One can virtually dismiss from consideration the prospect of Muslims accepting historic Europe and integrating within it. U.S. columnist Dennis Prager agrees: “It is difficult to imagine any other future scenario for Western Europe than its becoming Islamicized or having a civil war.”
But which of those two remaining paths will the continent take? Forecasting is difficult because crisis has not yet struck. But it may not be far off. Within a decade perhaps, the continent’s evolution will become clear as the Europe-Muslim relationship takes shape. [emphasis added]
So why do Daniel Pipes, a respected anti-jihad scholar and expert on Islam, and Ralph Peters, a well-known opinion journalist, get to use the g-word without being branded “Nazi sympathizers” or “crypto-fascists”?
They’re using the word in the same way that we are, as a speculation about possible scenarios that lie ahead if Europe does not institute a drastic change of policy. All three of us are being descriptive and not normative about the topic.
It could be that we’re all “alarmists”, but being an alarmist is part of the job description for any war-gamer who wants to be effective.
A more stringent standard has been applied to us for several reasons:
|1.||We’re mere uncredentialed bloggers, lacking the requisite letters after our names that guarantee polite respect from journalists and academics.

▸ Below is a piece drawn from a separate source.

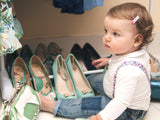 Cute baby playing with mommy's shoes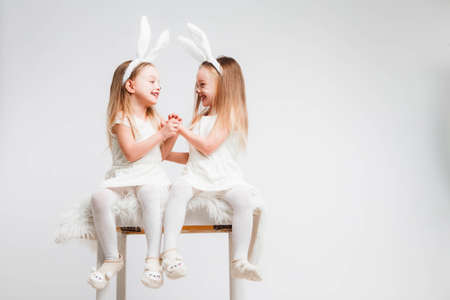 Little blonde twins in white dresses with rabbit ears. Studio photo on gray background. Kids celebrate Easter. Banque d'images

We are thus automatically regarded as potentially dangerous ideologues from the loose-cannon lunatic fringe.|
|2.||We have been under continuous verbal attack for six months by several blogs and writers who have more power and influence than we can ever hope to achieve.|
|3.||We have expressed a prominent and public skepticism about the existence of a “moderate” Islam, or at least whether such putative moderation is likely to have any effect on the events that will unfold over the next generation.|
|4.||We have allowed any and all commenters, provided they abide by our discursive rules, to speak freely under our umbrella, even when they use intolerant, ill-chosen, and provocative language.|
So those are the ground rules, and that’s just the way it is. If we say the same things that Daniel Pipes does, a ton of bricks comes down on us.
But we’re used to it. We didn’t pull any punches to try to protect our PJM franchise, and we won’t do so in the future.
We’ll continue to post guest-essays by people we may not always agree with, but whose work is insightful and thoughtful and deserves to be aired.
And we’ll continue to let our readers mouth off in the comments.
I really do believe in free speech, and not the namby-pamby watered-down “let’s not offend anyone” version. I believe in the tough kind, the kind that includes views that I personally consider wrong and misguided.
But out of some combination of all this will come the “line of best fit” that will help save the West.
It’s an ugly batch of sausage that’s being prepared here. You’re all well-advised to avert your eyes.
Not all good things come to an end
Now it is only a chosen few
— Elvis Costello, from “Almost Blue”
So long, Pajamas Media. It was good to know you.
I’m sure you will continue to do great things without us. With any kind of luck, jettisoning the questionable passengers from your sled will help you attract more investment capital, and allow you to build an effective and innovative model for the New Media.